There are very few things in life that I care about now. Very few. I guess its a part of growing up. You figure out what really matters and what doesn’t. But I think I’ve gone a little overboard.
I think I used to care a little too much. And I’ve spent the past few years distancing myself from feelings. I thought that they made me weak. I thought that if I were to become apathetic to everything, than I would be impenetrable.
But its impossible not to feel. At least its impossible for me. Because I still obsess. I obsess and I obsess. And I hurt. Not for the things that used to consume me. But for the things that I have found to truly matter to me. And it makes this hurt so much more intense. Because I know its real.
It’s a good thing. And a bad thing. I need to learn how to deal with my emotions in a healthy way. I need to stop going to extremes. Because there is really no good end to this.
I’ve been pretty happy with 2015. I think life is meant to get better and happier as time goes on, and it’s a good sign when this happens. It means that you’ve learned from the past and incorporated it into the present. Of course, it’s impossible to be perfect, to be perfectly happy as things are… but in a way, that just makes the future more exciting. So I’ve set a few goals for myself to focus on as I enter senior year, not for the purpose of achieving them fully, but to give me something to strive toward. They center around a quote by one of the most random people on earth, the North Pond Hermit, who lived in solitude for 27 years. When asked about his reflections on the human condition (following arrest for burglary), he stated:
I did examine myself […] Solitude did increase my perception. But here’s the tricky thing – when I applied my increased perception to myself, I lost my identity. With no audience, no one to perform for, I was just there. There was no need to define myself; I became irrelevant. The moon was the minute hand, the seasons the hour hand. I didn’t even have a name. I never felt lonely. To put it romantically: I was completely free.
My goal is certainly not to become a hermit, but to live for myself, independent of performing for others, independent of the need for affirmation. As I’ve gotten distance from my internship, I’ve realized that these past few months have helped me to take a big step in this direction, but I’m still not quite where I want to be. So here is me solidifying my goals:
- Be happy, truly happy with what you have. With who you are. No matter what your physical conditions are.
- Take care of yourself wholeheartedly. Focus on doing things that you want to do, not things that you feel pressure to do.
- Be accepting of the happiness of others. Practice some metta.
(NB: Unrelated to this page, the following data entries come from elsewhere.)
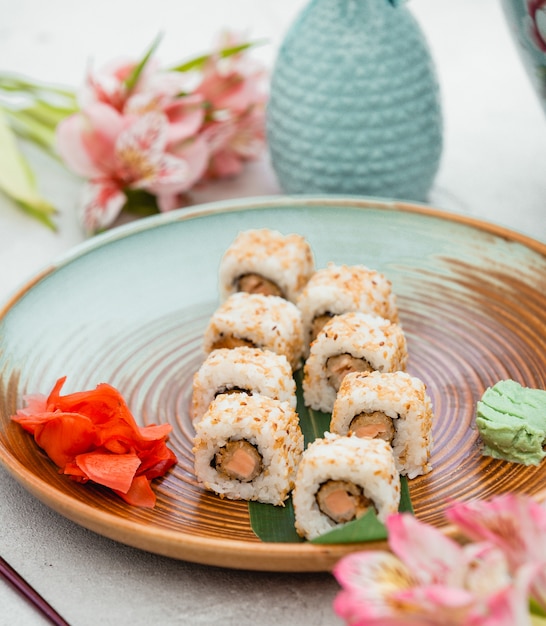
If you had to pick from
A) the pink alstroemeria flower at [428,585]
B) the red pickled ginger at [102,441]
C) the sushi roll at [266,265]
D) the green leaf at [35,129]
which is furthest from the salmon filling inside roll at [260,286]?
the green leaf at [35,129]

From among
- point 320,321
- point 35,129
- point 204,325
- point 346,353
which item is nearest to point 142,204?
point 35,129

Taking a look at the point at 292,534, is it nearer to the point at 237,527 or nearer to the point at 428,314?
the point at 237,527

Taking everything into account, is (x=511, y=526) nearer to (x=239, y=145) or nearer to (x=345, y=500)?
(x=345, y=500)

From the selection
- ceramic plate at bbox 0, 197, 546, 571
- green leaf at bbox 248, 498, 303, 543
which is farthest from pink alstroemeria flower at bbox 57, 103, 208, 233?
green leaf at bbox 248, 498, 303, 543

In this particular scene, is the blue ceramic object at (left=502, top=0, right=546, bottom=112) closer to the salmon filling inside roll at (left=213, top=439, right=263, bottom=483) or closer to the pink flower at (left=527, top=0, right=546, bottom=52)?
the pink flower at (left=527, top=0, right=546, bottom=52)

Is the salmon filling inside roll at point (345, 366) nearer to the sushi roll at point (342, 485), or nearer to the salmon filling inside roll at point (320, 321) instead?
the salmon filling inside roll at point (320, 321)

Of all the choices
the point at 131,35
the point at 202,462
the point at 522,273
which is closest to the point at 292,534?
the point at 202,462
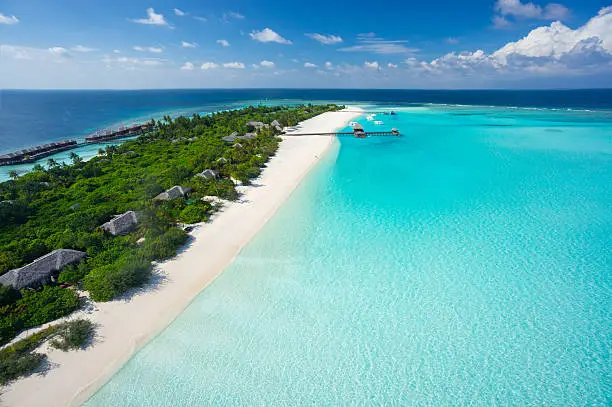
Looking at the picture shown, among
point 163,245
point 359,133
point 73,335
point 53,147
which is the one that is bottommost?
point 73,335

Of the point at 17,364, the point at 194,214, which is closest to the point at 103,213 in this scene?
the point at 194,214

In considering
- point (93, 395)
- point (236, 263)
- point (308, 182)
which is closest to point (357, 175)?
point (308, 182)

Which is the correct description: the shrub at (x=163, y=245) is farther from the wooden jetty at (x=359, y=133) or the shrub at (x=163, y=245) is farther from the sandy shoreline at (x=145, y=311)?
the wooden jetty at (x=359, y=133)

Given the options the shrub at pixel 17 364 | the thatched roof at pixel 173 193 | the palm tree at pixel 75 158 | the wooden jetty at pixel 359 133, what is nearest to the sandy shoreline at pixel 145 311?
the shrub at pixel 17 364

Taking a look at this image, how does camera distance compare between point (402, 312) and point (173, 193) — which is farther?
point (173, 193)

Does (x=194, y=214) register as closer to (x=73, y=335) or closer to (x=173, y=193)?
(x=173, y=193)

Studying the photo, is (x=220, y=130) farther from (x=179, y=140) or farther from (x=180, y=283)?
(x=180, y=283)

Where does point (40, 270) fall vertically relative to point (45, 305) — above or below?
above

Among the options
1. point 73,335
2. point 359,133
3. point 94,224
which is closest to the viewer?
point 73,335
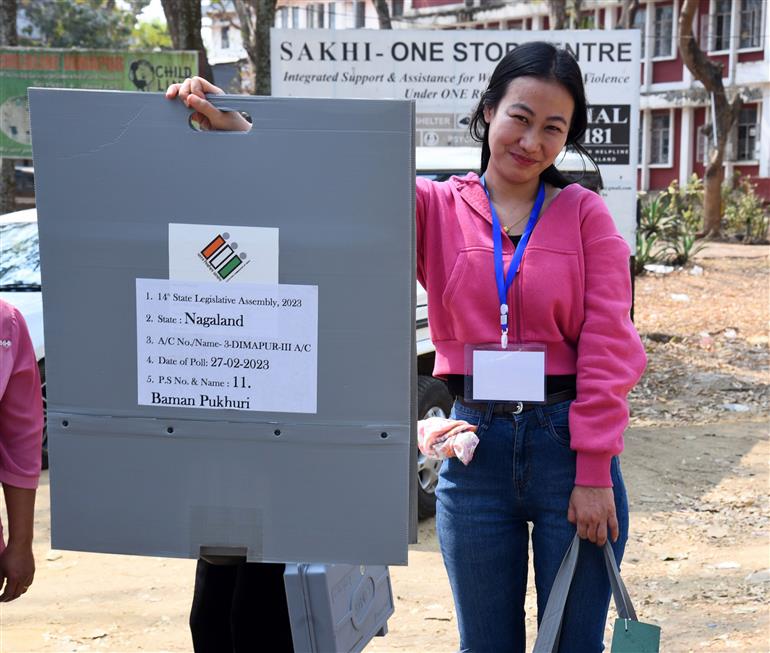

- Feel as intensely as you can feel. Love as intensely as you can love. Don’t hold back and don’t be afraid to get hurt.
- Remember that you are dealing with something that does make your life a little more difficult than the lives of others. Understand what that means, and accept it. Know your limits and respect them. Be grateful.
- Don’t be deterred from your ultimate goal. It’s okay if it changes or evolves. Just remember to stride toward it as wholeheartedly as you can.
- Take ten minutes for yourself every single day, whatever that means.
- Don’t limit yourself or be afraid to take risks. That’s what life is about.
- Love love love yourself. Don’t apologize for being you. Work everyday to be the best version of yourself. And don’t look back at those who didn’t care enough to cast you a second glance.
- Celebrate failure.
I guess with that, I head into the first day of my senior year of college.